Part of the first semester curriculum for first year graduate students along with IBMS 453. This course is designed to give students an intensive introduction to prokaryotic and eukaryotic molecular biology. Topics include protein structure and function, DNA and chromosome structure, DNA replication, RNA transcription and its regulation, RNA processing, and protein synthesis. Important methods in molecular biology are also presented. This course is suitable for graduate students entering most areas of basic biomedical research. Undergraduate courses in biochemistry, cell and molecular biology are excellent preparation for this course. Recommended preparation: Undergraduate biochemistry or molecular biology.
This course is one of four sections that will cover major advances in biomedical research by review of Nobel Prize-winning topics from the past 21 years. Each section will cover 8 Nobel prize topics (1 topic/2 hour session/week for 8 weeks). Students will read critical research papers of the Nobel prize scientist(s) in preparation for guided in-class discussion led by the faculty mentor. The IBMS 456A section will cover Nobel Prizes related to the areas of Genetics & Genome Science, Systems Biology & Bioinformatics, and RNA Biology.
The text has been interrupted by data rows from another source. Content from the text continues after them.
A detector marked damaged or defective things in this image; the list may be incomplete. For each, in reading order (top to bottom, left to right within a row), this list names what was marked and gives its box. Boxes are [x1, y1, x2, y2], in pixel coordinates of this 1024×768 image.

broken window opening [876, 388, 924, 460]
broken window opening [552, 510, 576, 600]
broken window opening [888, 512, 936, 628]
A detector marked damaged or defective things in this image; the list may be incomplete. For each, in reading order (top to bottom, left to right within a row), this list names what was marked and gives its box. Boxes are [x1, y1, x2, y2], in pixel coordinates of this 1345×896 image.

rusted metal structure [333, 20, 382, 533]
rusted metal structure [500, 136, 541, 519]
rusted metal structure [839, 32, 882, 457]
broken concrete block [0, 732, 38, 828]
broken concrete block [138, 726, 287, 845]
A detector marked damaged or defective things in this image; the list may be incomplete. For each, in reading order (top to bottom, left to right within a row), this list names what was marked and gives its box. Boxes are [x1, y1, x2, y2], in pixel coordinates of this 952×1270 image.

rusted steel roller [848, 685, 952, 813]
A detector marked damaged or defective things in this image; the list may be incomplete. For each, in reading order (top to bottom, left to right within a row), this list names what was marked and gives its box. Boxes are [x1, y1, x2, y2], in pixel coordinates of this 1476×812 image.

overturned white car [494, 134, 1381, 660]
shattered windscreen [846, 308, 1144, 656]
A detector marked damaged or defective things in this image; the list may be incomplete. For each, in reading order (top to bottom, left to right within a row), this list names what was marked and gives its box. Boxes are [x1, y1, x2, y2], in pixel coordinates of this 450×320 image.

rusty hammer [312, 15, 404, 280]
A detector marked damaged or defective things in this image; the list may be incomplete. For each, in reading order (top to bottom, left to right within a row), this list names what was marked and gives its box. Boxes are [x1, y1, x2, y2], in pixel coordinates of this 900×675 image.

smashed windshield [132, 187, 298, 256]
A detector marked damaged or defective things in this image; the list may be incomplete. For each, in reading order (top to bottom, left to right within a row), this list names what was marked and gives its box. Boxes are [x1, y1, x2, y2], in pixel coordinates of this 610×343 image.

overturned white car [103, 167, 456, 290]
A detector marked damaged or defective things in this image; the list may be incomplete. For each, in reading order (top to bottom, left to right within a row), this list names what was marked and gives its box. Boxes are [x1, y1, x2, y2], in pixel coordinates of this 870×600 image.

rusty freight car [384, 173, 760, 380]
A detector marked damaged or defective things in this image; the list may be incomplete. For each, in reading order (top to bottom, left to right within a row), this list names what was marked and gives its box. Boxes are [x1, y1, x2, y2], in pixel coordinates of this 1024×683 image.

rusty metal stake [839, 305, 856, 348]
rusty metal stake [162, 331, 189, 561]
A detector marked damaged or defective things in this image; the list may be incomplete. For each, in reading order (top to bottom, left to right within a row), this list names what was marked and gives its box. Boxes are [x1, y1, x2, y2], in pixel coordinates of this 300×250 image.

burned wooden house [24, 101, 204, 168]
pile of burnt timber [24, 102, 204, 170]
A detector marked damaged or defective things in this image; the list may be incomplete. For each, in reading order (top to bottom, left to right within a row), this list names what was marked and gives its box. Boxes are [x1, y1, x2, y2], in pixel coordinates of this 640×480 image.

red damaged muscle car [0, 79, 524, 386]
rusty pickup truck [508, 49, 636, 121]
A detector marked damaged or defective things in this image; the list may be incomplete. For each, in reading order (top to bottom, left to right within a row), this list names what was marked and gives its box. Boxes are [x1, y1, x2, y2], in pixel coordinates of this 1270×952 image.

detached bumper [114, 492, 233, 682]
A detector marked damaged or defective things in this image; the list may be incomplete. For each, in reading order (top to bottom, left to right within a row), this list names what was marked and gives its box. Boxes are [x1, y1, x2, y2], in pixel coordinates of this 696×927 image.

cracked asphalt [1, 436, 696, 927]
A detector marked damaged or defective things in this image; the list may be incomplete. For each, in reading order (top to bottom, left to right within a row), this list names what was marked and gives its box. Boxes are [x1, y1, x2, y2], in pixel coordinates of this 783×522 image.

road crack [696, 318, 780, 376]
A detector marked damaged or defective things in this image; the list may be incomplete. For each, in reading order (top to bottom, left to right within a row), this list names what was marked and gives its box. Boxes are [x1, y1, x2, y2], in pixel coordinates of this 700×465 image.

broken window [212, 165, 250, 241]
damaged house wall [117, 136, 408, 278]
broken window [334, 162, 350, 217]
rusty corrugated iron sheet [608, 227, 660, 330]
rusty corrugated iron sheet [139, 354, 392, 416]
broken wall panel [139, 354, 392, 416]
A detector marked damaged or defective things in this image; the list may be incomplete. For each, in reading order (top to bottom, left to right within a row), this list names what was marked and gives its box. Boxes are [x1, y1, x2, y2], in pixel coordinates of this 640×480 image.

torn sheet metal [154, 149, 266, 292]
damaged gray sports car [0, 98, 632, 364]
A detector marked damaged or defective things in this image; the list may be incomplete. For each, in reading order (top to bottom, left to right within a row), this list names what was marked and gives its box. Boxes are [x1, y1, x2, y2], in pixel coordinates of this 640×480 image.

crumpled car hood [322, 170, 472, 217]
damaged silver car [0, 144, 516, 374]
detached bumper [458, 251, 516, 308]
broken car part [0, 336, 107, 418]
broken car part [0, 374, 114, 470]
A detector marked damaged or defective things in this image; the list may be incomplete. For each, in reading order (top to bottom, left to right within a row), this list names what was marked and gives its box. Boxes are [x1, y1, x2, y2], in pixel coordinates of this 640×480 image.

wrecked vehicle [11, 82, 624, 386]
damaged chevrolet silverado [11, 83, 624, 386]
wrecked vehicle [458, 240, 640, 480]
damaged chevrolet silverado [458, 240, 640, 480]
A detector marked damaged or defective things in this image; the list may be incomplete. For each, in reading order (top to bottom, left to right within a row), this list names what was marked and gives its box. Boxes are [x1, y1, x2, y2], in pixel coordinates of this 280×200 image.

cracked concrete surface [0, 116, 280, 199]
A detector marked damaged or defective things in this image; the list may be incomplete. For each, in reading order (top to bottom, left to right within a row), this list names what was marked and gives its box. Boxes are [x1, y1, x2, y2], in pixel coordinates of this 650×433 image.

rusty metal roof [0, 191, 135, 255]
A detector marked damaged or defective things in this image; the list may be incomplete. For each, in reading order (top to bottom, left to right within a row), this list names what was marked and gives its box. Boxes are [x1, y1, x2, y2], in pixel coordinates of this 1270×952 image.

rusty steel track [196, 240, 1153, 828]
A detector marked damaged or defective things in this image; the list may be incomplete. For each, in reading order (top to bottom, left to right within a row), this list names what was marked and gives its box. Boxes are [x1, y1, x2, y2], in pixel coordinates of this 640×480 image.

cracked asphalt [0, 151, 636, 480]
These include: 1) 2012 Prize, J. Gurdon and S. Yamanaka: Mechanisms of pluripotent stem cell development and reprogramming; 2) 2010 Prize, R. Edwards: Development of in ,vitro fertilization; 3) 2009 Prize, E. Blackburn, C. Greider, andJ Szostack: Mechanisms of chromosome protection by telomeres and telomerase; 4) 2009 Prize, Y. Ramakrishnan, T. Steitz, and A. Yonath: Structure/function analysis of ribosomes; 5) 2007 Prize, M. Capecchi, M. Evans, and O. Smithies: Discovery/development of transgenic and gene-deletion methods in mice; 6) 2006 Prize, A. Fire and C. Mello: Discovery/development of RNA interference-gene silencing methods; 7) 2006 Prize, R. Kornberg: Mechanisms of eukaryotic transcription; 8) 1995 Prize, E. Lewis, C. Nusslein-Volhard, and W. Wieschaus: Mechanisms of genetic control in early embryonic development.
The goal of this course is to provide graduate students with an opportunity to think through their professional ethical commitments before they are tested, on the basis of the scientific community's accumulated experience with the issues. Students will be brought up to date on the current state of professional policy and federal regulation in this area, and, through case studies, will discuss practical strategies for preventing and resolving ethical problems in their own work. The course is designed to meet the requirements for "instruction about responsible conduct in research" for BSTP and MSTP students supported through NIH/ADAMHA institutional training grant programs at Case. Attendance is required.